Fragmento del documento
----

SARA SEFCHOVICH
Enlace Judío México | Elena Poniatowska se trepó al podio de los ganadores del Premio Cervantes y desde allí, dejó boquiabiertos a los presentes. Primero, porque entre tanta solemnidad y elegancia, trajes oscuros, majestades, magistrados, ministros y académicos, estaba su vestido juchiteco colorido.
Y luego porque empezó a hablar. Con esa su vocecita dulce, lanzó palabras que, a juzgar por las caras que se veían en la televisión, jamás se habían escuchado en ese recinto y es probable que muchos ni siquiera supieran qué querían decir: zarandear, encantación, tripas, desvencijada, achichincles, nomás, chamuscar, acarreaban.
De la mano de Elena, la lengua de Cervantes se enteró de que existía un país temible y secreto, moreno y descalzo, un pueblo de las chinches, las pulgas y las cucarachas, de los pobres tiznados, de los sombreros de palma y los rebosos, de las palabras extrañas y difíciles de pronunciar.
México entró al recinto del alto premio con el silbato del cartero, el carrito del afilador de cuchillos y el sonido del vendedor de camotes. Entró con los reyes Netzahualcóyotl y Cuauhtémoc y con las personas que hoy lo habitan. Entró con el estrellero y la pintora, con las jacarandas y la cuaresma, con las fondas y los pregoneros, con la muerte que los niños aprenden desde las canciones de cuna y que los adultos ejercen cuando alguno le clava un cuchillo a su mujer. Y entró, hazaña solo imaginable por el Quijote, con la palabra Parangaricutirimicuaro.
A Alcalá de Henares Elena llevó apenas unas cuantas de las muchas palabras que a lo largo de su vida ha recogido, transcrito, inventado y escrito. Afuera se quedaron muchas: el chiquihuite y el anca y el huacal y los chicuilotitos y las cucharas de peltre.
También llevó apenas unos cuantos de sus temas, que son más diversos de lo que se puede meter en cualquier clasificación. Porque suyos han sido desde los estudiantes “el más enloquecido ejemplo de pureza que nos será dado presenciar”, hasta las madres de familia a quienes les desaparecieron a sus hijos, desde la niña violada a la que no le quisieron hacer un aborto, hasta las mujeronas “como torres”, desde los pequeños cuya piel azulea de tantos golpes que se dan cuando andan entre los coches vendiendo chicles, hasta la joven en silla de ruedas, desde el pintor trepado en sus andamios hasta sus esposas sufrientes y abandonadas, desde la actriz envuelta en ropa y joyas finísimas hasta hasta la mujer excepcional a la que entrevistó allá donde se acaba el mundo, donde los huevos ni siquiera logran tener cáscara de tan desolado que es todo, desde las costureras del temblor hasta la sirvienta que no se considera nadie.

----

Ítems almacenados

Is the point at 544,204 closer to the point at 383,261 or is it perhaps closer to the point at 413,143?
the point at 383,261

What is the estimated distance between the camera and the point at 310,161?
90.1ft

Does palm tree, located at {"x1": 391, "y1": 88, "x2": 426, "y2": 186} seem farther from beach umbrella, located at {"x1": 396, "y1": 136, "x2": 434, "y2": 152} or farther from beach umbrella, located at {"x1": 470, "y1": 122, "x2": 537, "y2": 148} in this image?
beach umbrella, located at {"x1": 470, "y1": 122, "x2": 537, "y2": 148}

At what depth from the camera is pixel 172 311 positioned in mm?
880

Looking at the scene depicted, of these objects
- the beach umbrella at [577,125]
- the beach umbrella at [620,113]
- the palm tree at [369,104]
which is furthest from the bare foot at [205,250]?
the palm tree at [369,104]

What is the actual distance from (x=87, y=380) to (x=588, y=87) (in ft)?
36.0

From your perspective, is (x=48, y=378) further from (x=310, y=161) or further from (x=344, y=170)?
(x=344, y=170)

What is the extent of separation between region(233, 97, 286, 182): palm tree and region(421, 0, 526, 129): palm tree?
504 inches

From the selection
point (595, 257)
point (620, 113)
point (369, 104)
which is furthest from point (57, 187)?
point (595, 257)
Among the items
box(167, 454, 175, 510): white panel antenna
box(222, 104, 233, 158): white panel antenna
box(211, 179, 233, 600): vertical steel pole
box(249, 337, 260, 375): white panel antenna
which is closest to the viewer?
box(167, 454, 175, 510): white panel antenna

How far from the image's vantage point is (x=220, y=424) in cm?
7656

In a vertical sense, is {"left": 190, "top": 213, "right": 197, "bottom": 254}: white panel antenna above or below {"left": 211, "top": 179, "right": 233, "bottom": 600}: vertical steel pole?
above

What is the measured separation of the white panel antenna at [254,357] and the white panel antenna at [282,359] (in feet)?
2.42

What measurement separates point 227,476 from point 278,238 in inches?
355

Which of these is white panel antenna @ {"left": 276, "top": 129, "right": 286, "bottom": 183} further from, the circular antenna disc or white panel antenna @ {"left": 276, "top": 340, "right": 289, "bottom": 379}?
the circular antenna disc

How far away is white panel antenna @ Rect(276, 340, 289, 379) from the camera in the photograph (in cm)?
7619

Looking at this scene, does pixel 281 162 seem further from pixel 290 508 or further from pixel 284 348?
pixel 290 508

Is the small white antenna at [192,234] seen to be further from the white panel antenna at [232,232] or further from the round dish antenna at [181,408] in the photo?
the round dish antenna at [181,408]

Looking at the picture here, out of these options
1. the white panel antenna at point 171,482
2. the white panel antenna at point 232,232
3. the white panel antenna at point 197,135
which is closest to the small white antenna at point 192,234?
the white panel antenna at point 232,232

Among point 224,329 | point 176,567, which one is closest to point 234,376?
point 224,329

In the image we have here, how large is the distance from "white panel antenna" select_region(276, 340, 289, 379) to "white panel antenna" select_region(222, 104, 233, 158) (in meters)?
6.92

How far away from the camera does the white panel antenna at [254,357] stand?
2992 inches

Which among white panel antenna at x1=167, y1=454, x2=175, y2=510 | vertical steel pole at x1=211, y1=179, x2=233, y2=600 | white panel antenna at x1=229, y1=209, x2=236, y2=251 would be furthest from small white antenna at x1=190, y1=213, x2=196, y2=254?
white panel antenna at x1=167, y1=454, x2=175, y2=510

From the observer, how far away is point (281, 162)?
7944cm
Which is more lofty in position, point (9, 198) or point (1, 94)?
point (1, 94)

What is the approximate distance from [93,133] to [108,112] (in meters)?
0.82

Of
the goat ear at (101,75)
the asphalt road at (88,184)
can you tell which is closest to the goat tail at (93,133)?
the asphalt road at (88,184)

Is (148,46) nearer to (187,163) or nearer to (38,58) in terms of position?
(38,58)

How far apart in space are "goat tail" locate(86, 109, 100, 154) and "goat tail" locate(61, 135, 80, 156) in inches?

----

Tareas pendientes
a - Responda, a partir de la crónica sobre el discurso de Elena Poniatowska, las siguientes preguntas:
(i) ¿Qué vestido llevaba Elena Poniatowska en el podio?
(ii) ¿Con qué reyes entró México al recinto del premio?
(iii) ¿A qué lugar llevó Elena apenas unas cuantas de sus palabras?
b - Prolongue la crónica sobre el discurso de Elena Poniatowska a partir del punto en que termina.

Resultados por tarea
a -
(i) Un vestido juchiteco colorido.
(ii) Con Netzahualcóyotl y Cuauhtémoc.
(iii) A Alcalá de Henares.

b -
Imposible abarcar en un discurso todo ese mundo de artistas y actores, militantes y luchadores, de paseantes que un domingo se sientan en el pastito y de seguidores del político carismático, de vendedores de chucherías y señoras que cocinan arroz en la plancha del zócalo, de líderes sociales y mujeres bragadas.
Pero con lo que allí fue a decir, les dio y nos dio a todos una probadita de ese mundo, que ella ha construido durante años, con ese su método de dejar hablar y decir y contar, mientras escucha muy atenta y escribe recogiendo con precisión sus expresiones, sus inflexiones y sus tonos de voz hasta convertirlos en brasas quemantes como decía Gabriela Mistral.
Dijo Elena que cuando llegó a México aprendió a “vivir transfigurada, entre encantaciones”. Eso mismo le hizo a los señorones que la escucharon, la aplaudieron, la premiaron. Eso mismo nos hizo a quienes la vimos en la televisión.
Pero si para ellos fue novedad, quienes la hemos seguido nunca tuvimos duda: la suya es la mejor prosa que ha dado este país. Qué bueno que ya se dieron cuenta en otras partes. Qué bueno que se dejaron seducir, encantar, transfigurar.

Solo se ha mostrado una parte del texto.